Quartz Media launched an investigation into Android phones in conjunction with the information the devices send back to Google, and the results are just as I have always thought.
According to Quartz:
Since the beginning of 2017, Android phones have been collecting the addresses of nearby cellular towers—even when location services are disabled—and sending that data back to Google. The result is that Google, the unit of Alphabet behind Android, has access to data about individuals’ locations and their movements that go far beyond a reasonable consumer expectation of privacy.
The report states that it doesn’t matter whether you turn off your Android phone’s location setting, aren’t using any applications (apps) or the phone doesn’t have a SIM card inserted. You are being spied on.
As long as your phone is connected to some sort of internet connection — whether it be WiFi or 4G services — Android can pinpoint your location and then sends that information back to Google.
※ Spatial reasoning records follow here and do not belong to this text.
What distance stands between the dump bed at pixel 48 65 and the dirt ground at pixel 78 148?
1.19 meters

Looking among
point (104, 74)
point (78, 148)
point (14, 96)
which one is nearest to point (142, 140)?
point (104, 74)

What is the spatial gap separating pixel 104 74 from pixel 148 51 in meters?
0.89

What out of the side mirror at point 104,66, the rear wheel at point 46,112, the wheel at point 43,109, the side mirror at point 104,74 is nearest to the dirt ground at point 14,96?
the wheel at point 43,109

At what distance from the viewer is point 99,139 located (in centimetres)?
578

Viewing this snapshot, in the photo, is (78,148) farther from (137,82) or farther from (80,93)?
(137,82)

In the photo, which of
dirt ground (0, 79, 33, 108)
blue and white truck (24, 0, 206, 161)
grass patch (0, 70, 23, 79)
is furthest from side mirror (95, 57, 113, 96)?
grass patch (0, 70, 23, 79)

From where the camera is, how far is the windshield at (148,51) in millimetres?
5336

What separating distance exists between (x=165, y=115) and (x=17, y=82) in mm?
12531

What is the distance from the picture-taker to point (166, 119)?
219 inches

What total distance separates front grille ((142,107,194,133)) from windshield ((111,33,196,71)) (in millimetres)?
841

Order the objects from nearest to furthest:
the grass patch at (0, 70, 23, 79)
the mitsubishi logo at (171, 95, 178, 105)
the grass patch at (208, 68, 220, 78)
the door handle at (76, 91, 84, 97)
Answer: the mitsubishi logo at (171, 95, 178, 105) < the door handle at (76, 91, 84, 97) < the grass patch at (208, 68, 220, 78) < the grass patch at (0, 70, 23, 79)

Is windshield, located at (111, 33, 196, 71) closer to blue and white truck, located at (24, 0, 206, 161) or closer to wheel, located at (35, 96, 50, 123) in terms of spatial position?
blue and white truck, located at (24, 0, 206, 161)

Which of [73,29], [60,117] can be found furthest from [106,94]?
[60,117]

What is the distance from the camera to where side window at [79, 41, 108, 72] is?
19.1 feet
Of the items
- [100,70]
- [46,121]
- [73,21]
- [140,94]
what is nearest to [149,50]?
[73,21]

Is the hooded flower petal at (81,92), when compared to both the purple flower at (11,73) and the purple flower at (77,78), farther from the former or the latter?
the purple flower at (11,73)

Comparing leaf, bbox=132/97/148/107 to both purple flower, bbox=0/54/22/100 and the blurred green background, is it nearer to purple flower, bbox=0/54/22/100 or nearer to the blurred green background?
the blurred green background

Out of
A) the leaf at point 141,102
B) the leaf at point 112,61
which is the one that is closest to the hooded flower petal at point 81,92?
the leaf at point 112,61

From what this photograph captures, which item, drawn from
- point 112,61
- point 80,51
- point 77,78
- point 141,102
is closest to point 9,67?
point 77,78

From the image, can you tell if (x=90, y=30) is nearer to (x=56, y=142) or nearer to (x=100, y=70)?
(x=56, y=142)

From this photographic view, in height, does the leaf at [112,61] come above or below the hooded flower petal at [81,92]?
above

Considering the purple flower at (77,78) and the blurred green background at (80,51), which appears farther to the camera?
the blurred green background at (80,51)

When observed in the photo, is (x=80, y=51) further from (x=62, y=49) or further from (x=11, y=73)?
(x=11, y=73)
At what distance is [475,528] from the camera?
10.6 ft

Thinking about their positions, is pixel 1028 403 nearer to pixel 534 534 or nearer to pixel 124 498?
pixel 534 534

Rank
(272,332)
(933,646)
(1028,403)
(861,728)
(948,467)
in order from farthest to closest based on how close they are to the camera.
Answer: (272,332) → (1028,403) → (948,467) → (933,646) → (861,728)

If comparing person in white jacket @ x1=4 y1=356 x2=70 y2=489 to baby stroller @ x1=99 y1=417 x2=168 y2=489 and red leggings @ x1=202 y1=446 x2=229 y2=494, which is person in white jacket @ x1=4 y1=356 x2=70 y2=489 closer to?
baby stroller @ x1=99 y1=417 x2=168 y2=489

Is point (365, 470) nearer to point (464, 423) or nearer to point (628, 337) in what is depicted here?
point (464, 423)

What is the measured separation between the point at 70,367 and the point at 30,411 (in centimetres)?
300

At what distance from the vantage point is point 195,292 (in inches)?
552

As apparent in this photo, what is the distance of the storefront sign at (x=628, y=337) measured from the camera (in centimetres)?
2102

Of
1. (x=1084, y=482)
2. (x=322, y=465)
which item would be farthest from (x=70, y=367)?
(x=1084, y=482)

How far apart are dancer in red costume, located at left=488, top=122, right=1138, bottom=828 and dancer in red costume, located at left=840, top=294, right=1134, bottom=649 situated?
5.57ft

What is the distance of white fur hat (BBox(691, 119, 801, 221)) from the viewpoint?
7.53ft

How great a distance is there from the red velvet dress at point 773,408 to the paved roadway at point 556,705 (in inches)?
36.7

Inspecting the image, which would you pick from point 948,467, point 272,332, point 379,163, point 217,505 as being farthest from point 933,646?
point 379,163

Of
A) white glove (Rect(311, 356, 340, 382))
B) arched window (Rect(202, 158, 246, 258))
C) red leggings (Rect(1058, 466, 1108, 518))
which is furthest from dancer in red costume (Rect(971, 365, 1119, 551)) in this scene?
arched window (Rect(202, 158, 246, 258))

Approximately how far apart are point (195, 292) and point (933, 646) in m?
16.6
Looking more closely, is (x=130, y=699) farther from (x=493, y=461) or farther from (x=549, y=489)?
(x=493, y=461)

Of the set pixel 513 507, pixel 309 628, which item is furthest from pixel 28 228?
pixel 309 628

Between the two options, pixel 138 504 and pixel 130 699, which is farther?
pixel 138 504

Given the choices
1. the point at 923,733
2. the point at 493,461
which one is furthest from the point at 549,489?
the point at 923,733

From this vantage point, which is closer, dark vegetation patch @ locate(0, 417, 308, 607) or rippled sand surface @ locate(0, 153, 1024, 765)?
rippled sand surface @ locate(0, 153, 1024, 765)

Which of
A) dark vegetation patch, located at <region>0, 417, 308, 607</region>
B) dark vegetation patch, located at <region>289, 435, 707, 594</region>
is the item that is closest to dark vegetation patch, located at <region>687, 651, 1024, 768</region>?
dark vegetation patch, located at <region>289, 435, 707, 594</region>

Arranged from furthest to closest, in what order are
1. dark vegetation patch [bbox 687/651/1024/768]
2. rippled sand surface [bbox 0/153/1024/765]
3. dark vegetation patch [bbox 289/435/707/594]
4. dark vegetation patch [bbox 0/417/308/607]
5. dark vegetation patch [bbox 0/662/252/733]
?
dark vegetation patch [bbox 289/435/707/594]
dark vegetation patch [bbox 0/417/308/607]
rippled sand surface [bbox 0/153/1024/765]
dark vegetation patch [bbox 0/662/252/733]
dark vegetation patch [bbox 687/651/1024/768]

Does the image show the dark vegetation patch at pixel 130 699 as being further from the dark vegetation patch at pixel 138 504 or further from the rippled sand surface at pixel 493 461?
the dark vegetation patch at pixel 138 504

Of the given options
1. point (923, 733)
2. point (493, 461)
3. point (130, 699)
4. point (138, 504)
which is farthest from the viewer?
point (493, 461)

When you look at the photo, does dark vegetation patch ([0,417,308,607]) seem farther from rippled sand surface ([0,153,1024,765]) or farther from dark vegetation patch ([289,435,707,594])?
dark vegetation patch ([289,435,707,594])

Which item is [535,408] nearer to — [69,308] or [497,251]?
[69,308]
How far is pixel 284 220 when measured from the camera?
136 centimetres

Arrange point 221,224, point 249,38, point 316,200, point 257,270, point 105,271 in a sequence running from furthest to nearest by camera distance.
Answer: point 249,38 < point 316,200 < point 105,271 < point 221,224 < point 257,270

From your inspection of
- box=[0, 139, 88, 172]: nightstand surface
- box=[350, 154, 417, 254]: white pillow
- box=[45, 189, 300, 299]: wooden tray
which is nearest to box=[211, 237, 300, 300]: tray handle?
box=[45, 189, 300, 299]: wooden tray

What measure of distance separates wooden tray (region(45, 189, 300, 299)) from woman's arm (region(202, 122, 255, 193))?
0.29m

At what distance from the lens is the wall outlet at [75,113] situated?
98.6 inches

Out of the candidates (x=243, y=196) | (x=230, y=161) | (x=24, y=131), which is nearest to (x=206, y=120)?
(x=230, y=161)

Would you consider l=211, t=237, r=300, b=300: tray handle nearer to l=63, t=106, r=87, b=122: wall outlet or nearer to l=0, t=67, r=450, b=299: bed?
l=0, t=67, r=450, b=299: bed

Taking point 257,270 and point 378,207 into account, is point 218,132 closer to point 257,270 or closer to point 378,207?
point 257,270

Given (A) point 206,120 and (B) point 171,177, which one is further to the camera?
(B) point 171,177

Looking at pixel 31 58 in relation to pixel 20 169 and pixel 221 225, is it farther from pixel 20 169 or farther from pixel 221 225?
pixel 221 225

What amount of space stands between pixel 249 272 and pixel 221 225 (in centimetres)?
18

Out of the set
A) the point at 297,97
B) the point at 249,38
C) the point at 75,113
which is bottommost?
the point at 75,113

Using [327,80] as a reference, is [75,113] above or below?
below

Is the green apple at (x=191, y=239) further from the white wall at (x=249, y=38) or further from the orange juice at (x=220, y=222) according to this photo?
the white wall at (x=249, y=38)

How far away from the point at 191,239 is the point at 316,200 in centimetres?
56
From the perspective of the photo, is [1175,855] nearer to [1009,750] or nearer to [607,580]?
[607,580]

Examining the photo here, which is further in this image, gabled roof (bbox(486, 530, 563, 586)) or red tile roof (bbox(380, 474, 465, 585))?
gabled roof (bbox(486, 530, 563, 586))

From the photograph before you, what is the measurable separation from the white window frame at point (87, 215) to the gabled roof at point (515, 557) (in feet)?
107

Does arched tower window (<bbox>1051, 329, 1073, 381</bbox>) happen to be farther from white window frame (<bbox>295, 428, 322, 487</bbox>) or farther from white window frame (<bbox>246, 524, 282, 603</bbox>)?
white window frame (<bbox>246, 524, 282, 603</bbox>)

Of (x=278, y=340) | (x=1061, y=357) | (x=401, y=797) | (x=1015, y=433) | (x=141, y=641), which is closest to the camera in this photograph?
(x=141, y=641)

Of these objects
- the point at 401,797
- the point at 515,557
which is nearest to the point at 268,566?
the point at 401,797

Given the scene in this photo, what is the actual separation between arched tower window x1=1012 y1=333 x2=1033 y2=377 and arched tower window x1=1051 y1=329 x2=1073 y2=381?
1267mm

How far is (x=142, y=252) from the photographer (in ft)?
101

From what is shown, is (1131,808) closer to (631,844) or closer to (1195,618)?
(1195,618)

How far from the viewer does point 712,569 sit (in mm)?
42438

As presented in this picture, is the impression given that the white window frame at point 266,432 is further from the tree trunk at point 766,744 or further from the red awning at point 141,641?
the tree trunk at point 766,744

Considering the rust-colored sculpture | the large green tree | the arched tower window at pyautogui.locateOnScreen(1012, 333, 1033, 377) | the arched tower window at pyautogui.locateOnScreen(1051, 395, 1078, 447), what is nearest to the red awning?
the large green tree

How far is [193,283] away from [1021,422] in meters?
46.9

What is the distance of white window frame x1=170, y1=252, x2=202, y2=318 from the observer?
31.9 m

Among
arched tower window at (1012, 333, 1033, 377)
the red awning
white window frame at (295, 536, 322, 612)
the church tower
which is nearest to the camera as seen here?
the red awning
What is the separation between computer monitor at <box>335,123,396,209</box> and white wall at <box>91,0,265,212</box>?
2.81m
There’s no doubt that Google will eventually issue a statement saying something to the effect of, “Google is not using location information for any nefarious purpose.”
The thing is, unless location services are turned on, I don’t want Google invading any part of my life for any purpose.
Speaking of which, Quartz contacted Google, and this is what Quartz was told:
Quartz observed the data collection occur and contacted Google, which confirmed the practice.
The cell tower addresses have been included in information sent to the system Google uses to manage push notifications and messages on Android phones for the past 11 months, according to a Google spokesperson. They were never used or stored, the spokesperson said, and the company is now taking steps to end the practice after being contacted by Quartz. By the end of November, the company said, Android phones will no longer send cell-tower location data to Google, at least as part of this particular service, which consumers cannot disable.
“In January of this year, we began looking into using Cell ID codes as an additional signal to further improve the speed and performance of message delivery,” the Google spokesperson said in an email. “However, we never incorporated Cell ID into our network sync system, so that data was immediately discarded, and we updated it to no longer request Cell ID.”
Sure ya are.
It’s pretty convenient that once Google got caught in this practice they claim that measures have been in place to end this practice at the end of the very month they got caught.
Keep a skeptical mind, folks. There’s always a price to be paid for progress.